Some possible causes of falls:
- Being ill can make you unsteady on your feet.
- Medication such as tranquilizers, pain relievers, diuretics (water pills), sleeping pills and others can make you feel weak or dizzy.
- Enemas, laxatives, long periods of time without food or certain tests your doctor has ordered may leave you weak.
- The hospital may seem strange and unfamiliar to you, especially when you wake up at night.
Some ways to prevent a hospital fall:
- Always follow your doctor’s and nurse’s instructions regarding whether you must stay in bed or call for assistance when you need to get up, etc.
- Even if you have no activity restrictions, if you feel weak or dizzy as you get out of bed, sit back down and call the nurse, if you become weak or dizzy in the bathroom, pull the emergency cord to signal the nurse that you need help. Remember, you are more likely to faint or feel dizzy after sitting or lying for a long time. Also, after you have had a strong pain reliever, tranquilizer, or sleeping pill, you may feel dizzy.
- Remain lying or seated while waiting for assistance. We know that minutes may seem like hours, but please be patient: someone will come as soon as possible. If you are having to go to the bathroom frequently, call before your need becomes urgent, if possible, to give us time to respond.
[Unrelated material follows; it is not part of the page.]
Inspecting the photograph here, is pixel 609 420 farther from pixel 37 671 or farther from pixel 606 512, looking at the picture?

- Make sure you wear non-skid slippers anytime you walk in the hospital; rubber or crepe-soled are the best. Please beware of over-long housecoats or nightgowns – you could trip over them.
- Please do not attempt to get up by yourself, if you cam into the hospital with extreme weakness, dizziness, or as a result of fall at home or elsewhere, unless you are told otherwise by the doctor or nurse.
Note: We are concerned for patient safety. Because hospital staff cannot remain constantly at a patient’s side, we may request a family member to stay with the patient or that arrangements be made for a private duty nurse or sitter to stay with the patient.